While refactoring KSelectionProxyModel I’ve been trying to address the problem that it’s really hard to implement QAbstractProxyModel.
There’s just so much API to implement. The entire QAbstractItemModel API needs to be implemented along with listener API for the source model (eg, sourceRowsAboutToBeInserted/sourceRowsInserted) along with mapToSource and mapFromSource for the proxy model and the internal mapping structures necessary for that.
The requirement of an internal mapping structure is that it must be possible to map objects representing QModelIndexes in the sourceModel to QModelIndexes in the proxyModel itself and vice-versa. In the refactor-in-progress KSelectionProxyModel I was until recently using a QHash to map parent indexes in the source model to parent indexes in the proxy model. The QHash gives O(1) time complexity for lookups, so mapping from the source model to the proxy is fast.
However, mapping from the proxy model to the source model required a call to QHash::key() to get the key given a particular value. That is a O(N) call. Initially I considered adding another mapping in the other direction to the private class, and maintaining both within the proxy implementation. That would be error prone however and not reusable.
The reason for this refactoring work is to make reusable components to use to implement proxy models with. So I needed a class to implement an efficient mapping in both directions. I implemented KBiHash which provided an opportunity to try out the massif-visualiser Milian has been writing and the QTestLib-Tools.
KBiHash maintains two symmetric QHash objects
KBiHash maintains internally a QHash<T, U> and a QHash<U, T> and provides iterators for both “sides” of the mapping along with API for inserting, removing, updating and querying from both sides.
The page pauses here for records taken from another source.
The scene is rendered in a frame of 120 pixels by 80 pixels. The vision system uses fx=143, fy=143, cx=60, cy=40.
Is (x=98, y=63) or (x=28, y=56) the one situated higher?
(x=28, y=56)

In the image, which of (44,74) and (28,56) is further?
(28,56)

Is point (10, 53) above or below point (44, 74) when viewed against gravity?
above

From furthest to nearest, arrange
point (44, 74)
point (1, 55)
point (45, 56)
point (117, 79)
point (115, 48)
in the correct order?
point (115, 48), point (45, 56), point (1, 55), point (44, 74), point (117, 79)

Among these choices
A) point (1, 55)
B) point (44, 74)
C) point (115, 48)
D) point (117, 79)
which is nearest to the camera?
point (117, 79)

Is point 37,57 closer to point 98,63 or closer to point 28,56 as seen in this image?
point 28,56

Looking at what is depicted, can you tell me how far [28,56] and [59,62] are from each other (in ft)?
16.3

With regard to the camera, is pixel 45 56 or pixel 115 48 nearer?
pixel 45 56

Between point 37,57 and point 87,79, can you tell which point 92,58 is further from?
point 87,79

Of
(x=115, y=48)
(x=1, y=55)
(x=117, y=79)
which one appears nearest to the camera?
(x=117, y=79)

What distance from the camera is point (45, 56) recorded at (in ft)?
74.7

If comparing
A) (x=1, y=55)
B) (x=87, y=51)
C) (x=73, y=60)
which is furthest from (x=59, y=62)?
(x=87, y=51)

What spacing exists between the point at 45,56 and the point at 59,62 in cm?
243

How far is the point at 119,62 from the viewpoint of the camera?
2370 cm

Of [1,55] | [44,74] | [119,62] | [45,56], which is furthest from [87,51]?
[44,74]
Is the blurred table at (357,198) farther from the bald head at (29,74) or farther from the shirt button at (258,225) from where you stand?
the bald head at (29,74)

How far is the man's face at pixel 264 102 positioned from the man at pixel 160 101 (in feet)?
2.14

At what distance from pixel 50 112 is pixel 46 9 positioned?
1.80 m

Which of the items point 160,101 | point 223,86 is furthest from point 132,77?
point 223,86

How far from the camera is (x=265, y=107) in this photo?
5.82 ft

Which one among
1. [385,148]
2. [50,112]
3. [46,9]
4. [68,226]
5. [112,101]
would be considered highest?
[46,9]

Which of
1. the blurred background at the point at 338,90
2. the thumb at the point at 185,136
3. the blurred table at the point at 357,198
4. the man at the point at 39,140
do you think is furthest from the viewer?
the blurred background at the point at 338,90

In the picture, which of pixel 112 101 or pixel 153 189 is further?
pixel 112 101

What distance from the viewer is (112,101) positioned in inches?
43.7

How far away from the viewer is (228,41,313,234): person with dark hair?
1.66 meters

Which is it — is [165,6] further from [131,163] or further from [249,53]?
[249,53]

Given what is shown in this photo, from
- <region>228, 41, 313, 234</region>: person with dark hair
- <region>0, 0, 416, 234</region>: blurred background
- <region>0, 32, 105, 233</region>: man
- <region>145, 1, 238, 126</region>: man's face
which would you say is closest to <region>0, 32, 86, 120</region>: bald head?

The fact that it is also quite similar in structure to a QSet<QPair<T, U> > is not lost on me, so it also provides some set-like API such as intersect(), subtract() and union(). Because the implementation is a bit naïve though (it’s a quick hack) a few nice-to-haves are a bit restricted, such as operator returning an always const reference. Allowing the return value there to be modified would make the internal QHashes out of sync. I suspect though that a real proper implementation might be able to solve that, and be a lot faster, but for now the main benefit of this class is the convenient API for managing the two way mapping. It should be useful in QAbstractItemModel implementations too where you need to map from a void * pointer to something else and vice-versa.
Benchmark results comparing KBiHash with QHash are almost entirely unsurprising. All benchmarks were executed ten times and the results averaged. The results before averaging are here. In the plots below N refers to number of instructions executed as reported by callgrind and size is the size of the container under test. Note also that the x axis is logarithmic.
Insert grows linearly, but is usually 100% larger in the KBiHash case. This is because both the left and right side of the mapping need to be hashed on insert. It could be larger by a different percentage depending on the complexity of the hash function for each type if two different types are in the KBiHash.
Key lookup is comparable as expected. The small relative difference may be caused by the fact the the hash is nested in another class.
Reverse lookup cost grows linearly for calls to QHash::key(value). Reverse lookup for KBiHash is still O(1) as it is still just a hash lookup.
Cost for removing items by key is also as expected. The KBiHash case is more expensive because the item must be removed from both internal hashes
Results for removing values from the KBiHash are also comparable to removal of keys in the KBiHash. Removing values from the QHash is slower for the same reason as reverse lookup.
Updating a key is constant for both QHash and KBiHash.
Changes to values are constant in both QHash and KBiHash
The memory usage of KBiHash is also greater than QHash, as expected when maintaining two hashes. The peak and average memory consumption in the KBiHash case is almost twice as large as in the QHash case.
Memory profile of KBiHash
Memory profile of QHash
The case against boost::bimap
An important part of being a software developer is reinventing what already exists in the standard template library or boost. We all do it I think.
boost already has a class, boost::bimap, which implements a forward and backward mapping based on std::map API. There are a few reasons I didn’t use it here.
Firstly, writing KBiHash was a good learning experience. It’s the sort of thing which has lots of hidden corners that you don’t expect. For example, when inserting a new pair into the mapping, it is necessary to explicitly remove entries in the opposite map. I probably would not have remembered to do that each time if I was simply maintaining both mappings manually, but it’s good to learn.
Secondly, boost::bimap is semantically slightly different to what I need. When inserting into the bimap and the left or right value is already there, it is not overwritten, but the operation is ignored. If using boost::bimap I’d end up using a lot of remove followed by insert anyway to work around that.
Thirdly, as std::map maintains sort order of keys, it may be slower than QHash. The average for key lookup and insertion in a map is O(log n), whereas for QHash it is O(1). It would be nice to include it in the benchmarks here, which brings me to the last point.
The API of KBiHash is more Qt-like. I couldn’t figure out how to use boost::bimap. Even though there’s a long tutorial for it, I couldn’t figure out how to compile the benchmarks. My attempt is ifdef’d out in the benchmarks file though, so if anyone else can figure it out I’ll add it to the benchmark plots.